Aro A, Pietinen P, Valsta L M, Salminen I, Turpeinen A M, Virtanen M, Dougherty R M, Iacono J M
Department of Nutrition, National Public Health Institute, Helsinki, Finland.
J Hum Hypertens. 1998 Jun;12(6):383-9. doi: 10.1038/sj.jhh.1000610.
We compared the effects on blood pressure (BP) of three isocaloric diets with reduced total fat and saturated fatty acid (SAFA) contents but with different proportions of monounsaturated (MUFA) and polyunsaturated fatty acids (PUFA). Diet LF (low fat) provided 20 en% fat (7.9% SAFA, 7.8% MUFA, 3.0% PUFA); diet HP (high PUFA) 26 en% fat (7.5% SAFA, 8.2% MUFA, 8.1% PUFA), and diet HM (high MUFA) 26 en% fat (7.3% SAFA, 14.1% MUFA, 3.2% PUFA). The diets were consumed for 8 weeks (intervention) preceded by 2 weeks and followed by 8 weeks on a habitual diet (baseline/ switchback) with 33-34 en% fat (13-14% SAFA, 12% MUFA, 6% PUFA). Forty-five free-living couples were randomly allocated into the three diet groups, and 43 men and 44 women completed the study. BP was measured weekly with an automatic device. Compliance to diet was monitored by repeated food records, serum fatty acid compositions, and weekly visits to a nutritionist. Both systolic BP (SBP) and diastolic BP (DBP) remained unchanged throughout the study in all three groups. The weight-adjusted mean (s.e.m.) BP values showed changes in SBP of +1.7 (1.8), -0.4 (1.7), and +1.9 (1.9) mm Hg on the LF, HP, and HM diets, respectively (difference NS), and DBP of +0.1 (1.0), +0.6 (1.0), and -0.3 (1.0) mm Hg, respectively (difference NS) between the last 2 weeks of the baseline and intervention periods. The expected fatty acid intakes were achieved, and there were no between-group differences in change of body weight, intake of dietary fibre and potassium, and 24-h sodium excretion. A reduction in total fat and SAFA intake and changes in the proportions of dietary MUFA and PUFA did not affect the BP levels of this normotensive population with an adequate intake of PUFA at baseline.
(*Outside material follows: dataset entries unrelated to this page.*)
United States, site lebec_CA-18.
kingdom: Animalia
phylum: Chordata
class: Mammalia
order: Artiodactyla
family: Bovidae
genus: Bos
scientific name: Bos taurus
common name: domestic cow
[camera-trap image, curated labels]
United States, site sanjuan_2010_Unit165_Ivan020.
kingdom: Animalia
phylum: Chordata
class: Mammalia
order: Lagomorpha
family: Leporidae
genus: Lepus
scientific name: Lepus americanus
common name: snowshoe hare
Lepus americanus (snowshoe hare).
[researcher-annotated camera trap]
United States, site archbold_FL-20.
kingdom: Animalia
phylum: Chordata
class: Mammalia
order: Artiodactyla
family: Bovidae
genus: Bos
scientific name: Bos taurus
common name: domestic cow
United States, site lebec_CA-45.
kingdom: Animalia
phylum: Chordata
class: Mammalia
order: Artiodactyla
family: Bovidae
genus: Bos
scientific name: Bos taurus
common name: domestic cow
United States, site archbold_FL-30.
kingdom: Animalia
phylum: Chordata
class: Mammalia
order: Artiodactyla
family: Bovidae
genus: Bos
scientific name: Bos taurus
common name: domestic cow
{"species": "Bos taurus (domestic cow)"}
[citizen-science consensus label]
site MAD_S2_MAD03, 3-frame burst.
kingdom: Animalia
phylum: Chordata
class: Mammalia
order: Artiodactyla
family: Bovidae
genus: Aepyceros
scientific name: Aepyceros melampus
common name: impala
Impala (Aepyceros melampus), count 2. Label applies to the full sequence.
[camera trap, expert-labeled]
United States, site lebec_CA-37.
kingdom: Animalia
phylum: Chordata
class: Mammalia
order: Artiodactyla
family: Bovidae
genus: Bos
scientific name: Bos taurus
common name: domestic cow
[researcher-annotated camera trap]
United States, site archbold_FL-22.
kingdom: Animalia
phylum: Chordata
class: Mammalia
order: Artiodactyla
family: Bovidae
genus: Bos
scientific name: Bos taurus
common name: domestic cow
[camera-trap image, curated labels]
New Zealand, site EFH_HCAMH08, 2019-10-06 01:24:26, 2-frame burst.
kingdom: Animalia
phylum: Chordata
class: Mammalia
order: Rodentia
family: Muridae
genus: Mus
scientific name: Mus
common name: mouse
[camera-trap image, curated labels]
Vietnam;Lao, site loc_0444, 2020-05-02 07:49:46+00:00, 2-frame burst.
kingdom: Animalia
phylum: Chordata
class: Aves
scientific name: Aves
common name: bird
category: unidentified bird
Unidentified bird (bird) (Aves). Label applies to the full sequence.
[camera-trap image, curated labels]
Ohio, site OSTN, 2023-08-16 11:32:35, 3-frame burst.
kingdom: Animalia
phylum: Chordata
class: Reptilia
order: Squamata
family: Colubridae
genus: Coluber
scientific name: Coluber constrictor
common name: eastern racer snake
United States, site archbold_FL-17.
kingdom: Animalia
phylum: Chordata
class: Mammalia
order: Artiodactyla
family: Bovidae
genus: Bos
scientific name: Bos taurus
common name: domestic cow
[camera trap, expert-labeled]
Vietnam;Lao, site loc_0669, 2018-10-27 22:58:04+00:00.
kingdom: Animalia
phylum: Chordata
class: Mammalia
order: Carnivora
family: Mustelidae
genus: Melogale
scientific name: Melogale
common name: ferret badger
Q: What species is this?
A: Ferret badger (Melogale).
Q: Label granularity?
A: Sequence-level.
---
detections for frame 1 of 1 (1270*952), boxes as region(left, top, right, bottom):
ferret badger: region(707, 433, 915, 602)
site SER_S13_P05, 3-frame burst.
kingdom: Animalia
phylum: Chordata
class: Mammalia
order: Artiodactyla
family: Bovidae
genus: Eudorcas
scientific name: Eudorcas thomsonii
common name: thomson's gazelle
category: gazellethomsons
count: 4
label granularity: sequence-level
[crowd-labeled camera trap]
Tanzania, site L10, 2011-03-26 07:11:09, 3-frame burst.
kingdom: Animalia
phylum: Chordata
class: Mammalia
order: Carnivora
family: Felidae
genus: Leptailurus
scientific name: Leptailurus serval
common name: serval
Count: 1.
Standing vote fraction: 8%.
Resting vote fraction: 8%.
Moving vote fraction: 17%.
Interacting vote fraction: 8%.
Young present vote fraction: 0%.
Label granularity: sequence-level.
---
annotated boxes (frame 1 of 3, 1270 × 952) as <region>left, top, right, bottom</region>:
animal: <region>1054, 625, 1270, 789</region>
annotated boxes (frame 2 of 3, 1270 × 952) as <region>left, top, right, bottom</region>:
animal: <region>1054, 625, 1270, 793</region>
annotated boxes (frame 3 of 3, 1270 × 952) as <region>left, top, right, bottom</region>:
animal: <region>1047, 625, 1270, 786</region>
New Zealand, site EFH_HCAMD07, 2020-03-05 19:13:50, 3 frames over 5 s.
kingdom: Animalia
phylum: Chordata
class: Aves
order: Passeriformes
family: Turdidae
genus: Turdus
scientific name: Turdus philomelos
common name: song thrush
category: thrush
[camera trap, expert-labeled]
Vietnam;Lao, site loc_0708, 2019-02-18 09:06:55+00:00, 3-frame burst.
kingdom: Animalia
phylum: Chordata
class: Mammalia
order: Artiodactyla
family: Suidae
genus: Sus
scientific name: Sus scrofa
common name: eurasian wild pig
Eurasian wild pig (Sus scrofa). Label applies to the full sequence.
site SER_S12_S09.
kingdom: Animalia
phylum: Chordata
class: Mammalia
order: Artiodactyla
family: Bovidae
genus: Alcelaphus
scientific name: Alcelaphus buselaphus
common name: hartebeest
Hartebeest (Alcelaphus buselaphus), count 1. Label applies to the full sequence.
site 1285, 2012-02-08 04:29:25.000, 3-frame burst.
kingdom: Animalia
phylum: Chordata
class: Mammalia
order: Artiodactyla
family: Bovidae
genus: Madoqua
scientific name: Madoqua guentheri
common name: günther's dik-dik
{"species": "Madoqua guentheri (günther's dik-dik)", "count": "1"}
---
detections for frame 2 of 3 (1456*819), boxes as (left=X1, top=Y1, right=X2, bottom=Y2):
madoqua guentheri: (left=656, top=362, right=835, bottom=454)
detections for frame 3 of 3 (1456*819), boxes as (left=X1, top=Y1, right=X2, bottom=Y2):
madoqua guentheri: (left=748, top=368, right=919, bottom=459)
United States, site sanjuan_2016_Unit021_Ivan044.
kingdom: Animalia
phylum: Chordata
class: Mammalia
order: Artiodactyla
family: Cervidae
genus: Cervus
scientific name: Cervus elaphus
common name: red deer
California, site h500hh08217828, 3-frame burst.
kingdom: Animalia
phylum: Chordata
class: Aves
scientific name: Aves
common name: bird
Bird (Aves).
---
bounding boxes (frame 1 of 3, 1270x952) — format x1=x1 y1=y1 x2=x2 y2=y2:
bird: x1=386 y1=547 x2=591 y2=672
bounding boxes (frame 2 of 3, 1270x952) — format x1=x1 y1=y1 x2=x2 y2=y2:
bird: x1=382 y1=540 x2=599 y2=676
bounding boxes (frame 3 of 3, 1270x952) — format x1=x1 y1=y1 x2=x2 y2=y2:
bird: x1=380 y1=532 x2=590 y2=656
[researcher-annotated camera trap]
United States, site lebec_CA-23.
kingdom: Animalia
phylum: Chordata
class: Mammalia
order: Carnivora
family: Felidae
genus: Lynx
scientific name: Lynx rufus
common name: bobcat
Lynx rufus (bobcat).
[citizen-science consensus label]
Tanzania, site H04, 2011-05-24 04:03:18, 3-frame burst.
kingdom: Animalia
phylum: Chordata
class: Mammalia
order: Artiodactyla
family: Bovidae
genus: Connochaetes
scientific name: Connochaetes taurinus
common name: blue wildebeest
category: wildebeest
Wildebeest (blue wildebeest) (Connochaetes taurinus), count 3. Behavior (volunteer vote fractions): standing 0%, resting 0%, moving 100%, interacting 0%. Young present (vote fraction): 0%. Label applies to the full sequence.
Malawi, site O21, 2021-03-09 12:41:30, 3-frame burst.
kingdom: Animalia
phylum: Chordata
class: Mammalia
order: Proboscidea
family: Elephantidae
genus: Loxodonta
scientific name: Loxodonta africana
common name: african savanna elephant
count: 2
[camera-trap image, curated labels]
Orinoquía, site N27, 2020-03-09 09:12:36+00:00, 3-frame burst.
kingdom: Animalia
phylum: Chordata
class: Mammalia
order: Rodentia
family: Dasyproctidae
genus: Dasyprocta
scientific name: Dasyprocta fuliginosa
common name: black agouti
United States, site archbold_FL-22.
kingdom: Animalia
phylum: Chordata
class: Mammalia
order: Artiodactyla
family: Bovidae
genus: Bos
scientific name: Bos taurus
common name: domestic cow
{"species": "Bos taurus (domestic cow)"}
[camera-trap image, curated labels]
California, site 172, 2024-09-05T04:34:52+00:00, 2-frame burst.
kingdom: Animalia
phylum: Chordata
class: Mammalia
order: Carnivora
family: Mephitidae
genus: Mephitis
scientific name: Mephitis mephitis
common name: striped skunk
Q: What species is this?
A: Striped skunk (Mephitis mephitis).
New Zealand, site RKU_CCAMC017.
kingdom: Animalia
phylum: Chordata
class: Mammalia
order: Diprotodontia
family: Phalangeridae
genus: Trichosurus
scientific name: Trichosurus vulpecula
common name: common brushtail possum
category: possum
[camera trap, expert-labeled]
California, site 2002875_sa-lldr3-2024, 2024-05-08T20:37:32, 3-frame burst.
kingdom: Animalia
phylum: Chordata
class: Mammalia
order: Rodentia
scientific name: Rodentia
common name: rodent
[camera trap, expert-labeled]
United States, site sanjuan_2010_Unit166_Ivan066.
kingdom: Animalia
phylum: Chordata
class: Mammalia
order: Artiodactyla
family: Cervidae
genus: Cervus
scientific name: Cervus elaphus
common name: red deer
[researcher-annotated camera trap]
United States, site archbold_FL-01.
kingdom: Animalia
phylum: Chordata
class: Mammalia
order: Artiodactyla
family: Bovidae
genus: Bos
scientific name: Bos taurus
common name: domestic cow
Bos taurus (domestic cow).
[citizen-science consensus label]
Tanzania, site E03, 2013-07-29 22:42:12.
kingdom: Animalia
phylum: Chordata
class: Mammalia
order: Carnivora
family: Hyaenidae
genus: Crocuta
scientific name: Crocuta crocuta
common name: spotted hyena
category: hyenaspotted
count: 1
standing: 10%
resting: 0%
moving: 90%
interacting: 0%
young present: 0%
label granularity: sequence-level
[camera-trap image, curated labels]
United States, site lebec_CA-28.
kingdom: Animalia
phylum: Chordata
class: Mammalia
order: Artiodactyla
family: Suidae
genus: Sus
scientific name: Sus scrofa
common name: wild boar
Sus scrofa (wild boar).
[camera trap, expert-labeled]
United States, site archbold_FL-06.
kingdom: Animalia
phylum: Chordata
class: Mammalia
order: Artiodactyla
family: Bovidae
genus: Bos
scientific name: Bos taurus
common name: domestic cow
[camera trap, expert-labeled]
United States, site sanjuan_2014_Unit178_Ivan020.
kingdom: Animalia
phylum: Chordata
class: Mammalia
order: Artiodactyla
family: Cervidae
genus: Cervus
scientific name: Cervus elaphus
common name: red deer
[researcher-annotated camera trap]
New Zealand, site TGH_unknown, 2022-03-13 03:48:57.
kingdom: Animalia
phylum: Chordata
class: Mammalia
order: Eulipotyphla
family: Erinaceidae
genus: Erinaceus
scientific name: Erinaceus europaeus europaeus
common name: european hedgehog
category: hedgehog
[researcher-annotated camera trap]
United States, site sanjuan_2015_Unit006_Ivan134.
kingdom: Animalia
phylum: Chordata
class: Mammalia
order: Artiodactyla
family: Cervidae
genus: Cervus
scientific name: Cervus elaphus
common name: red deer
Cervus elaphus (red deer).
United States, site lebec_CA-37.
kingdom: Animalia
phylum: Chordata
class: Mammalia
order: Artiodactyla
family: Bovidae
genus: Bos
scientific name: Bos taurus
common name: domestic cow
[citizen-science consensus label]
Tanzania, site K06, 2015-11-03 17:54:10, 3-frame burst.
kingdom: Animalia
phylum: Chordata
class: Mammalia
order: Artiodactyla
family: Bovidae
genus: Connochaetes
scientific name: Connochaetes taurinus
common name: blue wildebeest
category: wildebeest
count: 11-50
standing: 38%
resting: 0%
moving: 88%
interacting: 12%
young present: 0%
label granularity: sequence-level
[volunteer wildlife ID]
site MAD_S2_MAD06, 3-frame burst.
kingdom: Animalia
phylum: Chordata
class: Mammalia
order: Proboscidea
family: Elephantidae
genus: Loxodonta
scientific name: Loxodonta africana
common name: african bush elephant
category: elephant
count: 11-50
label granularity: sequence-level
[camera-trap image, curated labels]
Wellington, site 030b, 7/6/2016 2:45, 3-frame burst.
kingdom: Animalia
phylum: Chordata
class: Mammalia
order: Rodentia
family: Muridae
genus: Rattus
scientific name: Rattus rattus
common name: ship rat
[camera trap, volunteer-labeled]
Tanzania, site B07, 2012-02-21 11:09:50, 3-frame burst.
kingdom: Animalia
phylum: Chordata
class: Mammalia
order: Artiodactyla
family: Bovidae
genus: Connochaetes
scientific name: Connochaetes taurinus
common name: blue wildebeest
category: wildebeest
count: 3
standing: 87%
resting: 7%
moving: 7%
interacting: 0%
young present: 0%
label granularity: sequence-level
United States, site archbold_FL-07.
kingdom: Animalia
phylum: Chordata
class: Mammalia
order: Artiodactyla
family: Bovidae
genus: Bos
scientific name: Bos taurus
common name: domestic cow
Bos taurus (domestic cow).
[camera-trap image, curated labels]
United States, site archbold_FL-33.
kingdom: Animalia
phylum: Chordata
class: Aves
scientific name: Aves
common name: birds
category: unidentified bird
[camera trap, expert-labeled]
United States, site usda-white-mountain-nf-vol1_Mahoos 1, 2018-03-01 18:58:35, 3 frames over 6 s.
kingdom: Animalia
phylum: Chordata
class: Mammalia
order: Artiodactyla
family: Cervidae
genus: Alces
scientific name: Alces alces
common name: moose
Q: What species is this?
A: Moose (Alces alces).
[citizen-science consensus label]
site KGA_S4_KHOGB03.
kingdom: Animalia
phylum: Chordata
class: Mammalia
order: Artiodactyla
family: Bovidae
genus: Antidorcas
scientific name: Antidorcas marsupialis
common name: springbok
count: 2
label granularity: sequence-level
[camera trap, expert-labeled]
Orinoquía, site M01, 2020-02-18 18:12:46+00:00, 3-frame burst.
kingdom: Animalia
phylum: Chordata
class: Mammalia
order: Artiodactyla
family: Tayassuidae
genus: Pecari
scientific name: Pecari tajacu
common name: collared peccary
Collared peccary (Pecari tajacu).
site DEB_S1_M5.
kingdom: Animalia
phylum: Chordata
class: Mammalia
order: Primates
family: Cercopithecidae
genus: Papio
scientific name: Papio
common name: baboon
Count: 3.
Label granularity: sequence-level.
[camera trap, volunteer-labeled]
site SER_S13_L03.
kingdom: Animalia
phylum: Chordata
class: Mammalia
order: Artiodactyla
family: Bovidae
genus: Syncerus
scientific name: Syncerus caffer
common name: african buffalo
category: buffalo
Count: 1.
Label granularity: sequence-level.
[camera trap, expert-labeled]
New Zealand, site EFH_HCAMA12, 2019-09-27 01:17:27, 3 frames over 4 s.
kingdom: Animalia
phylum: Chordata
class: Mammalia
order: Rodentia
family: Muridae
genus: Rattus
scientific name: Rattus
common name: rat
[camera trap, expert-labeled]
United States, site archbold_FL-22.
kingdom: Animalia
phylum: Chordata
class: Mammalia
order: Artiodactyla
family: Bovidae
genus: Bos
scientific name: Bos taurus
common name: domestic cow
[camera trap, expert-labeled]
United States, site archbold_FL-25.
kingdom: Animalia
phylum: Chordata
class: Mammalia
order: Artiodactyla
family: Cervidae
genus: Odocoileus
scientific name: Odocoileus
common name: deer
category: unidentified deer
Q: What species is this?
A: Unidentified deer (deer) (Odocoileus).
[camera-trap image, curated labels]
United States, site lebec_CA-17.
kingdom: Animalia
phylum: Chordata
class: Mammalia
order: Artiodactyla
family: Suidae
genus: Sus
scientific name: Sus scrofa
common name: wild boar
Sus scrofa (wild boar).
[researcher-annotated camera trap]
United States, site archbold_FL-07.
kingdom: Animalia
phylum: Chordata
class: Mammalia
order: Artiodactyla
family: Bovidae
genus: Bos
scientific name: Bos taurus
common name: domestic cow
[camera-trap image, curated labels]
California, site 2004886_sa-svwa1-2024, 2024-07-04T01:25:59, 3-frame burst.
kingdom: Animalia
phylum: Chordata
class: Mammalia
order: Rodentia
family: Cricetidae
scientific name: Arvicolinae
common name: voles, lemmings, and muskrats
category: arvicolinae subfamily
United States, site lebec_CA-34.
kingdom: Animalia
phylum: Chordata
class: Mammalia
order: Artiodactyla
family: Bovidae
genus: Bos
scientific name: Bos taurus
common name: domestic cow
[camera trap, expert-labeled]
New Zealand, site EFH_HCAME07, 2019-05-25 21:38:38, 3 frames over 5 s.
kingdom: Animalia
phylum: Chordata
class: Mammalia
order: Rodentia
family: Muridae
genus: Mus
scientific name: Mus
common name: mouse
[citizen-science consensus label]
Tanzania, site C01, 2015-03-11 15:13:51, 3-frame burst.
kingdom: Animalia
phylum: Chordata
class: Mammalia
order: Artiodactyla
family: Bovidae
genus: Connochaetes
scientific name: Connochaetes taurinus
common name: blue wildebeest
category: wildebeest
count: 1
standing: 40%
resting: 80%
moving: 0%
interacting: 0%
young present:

我们比较了三种等热量饮食对血压(BP)的影响,这三种饮食的总脂肪和饱和脂肪酸(SAFA)含量降低,但单不饱和脂肪酸(MUFA)和多不饱和脂肪酸(PUFA)的比例不同。低脂(LF)饮食提供20能量百分比的脂肪(7.9% SAFA、7.8% MUFA、3.0% PUFA);高PUFA(HP)饮食提供26能量百分比的脂肪(7.5% SAFA、8.2% MUFA、8.1% PUFA),高MUFA(HM)饮食提供26能量百分比的脂肪(7.3% SAFA、14.1% MUFA、3.2% PUFA)。在为期8周的饮食干预期之前,先有2周的习惯饮食期(基线期/折返期),干预期之后再有8周的习惯饮食期,习惯饮食期的脂肪含量为33 - 34能量百分比(13 - 14% SAFA、12% MUFA、6% PUFA)。45对自由生活的夫妇被随机分配到三个饮食组,43名男性和44名女性完成了研究。每周使用自动设备测量血压。通过重复的食物记录、血清脂肪酸组成以及每周与营养师的会面来监测饮食依从性。在整个研究过程中,所有三个组的收缩压(SBP)和舒张压(DBP)均保持不变。体重调整后的平均(标准误)血压值显示,在LF、HP和HM饮食中,SBP的变化分别为 +1.7(1.8)、 -0.4(1.7)和 +1.9(1.9)mmHg(差异无统计学意义),在基线期和干预期的最后2周之间,DBP的变化分别为 +0.1(1.0)、 +0.6(1.0)和 -0.3(1.0)mmHg(差异无统计学意义)。达到了预期的脂肪酸摄入量,并且在体重变化、膳食纤维和钾的摄入量以及24小时钠排泄方面,组间没有差异。在基线时PUFA摄入量充足的情况下,总脂肪和SAFA摄入量的减少以及饮食中MUFA和PUFA比例的变化并未影响该正常血压人群的血压水平。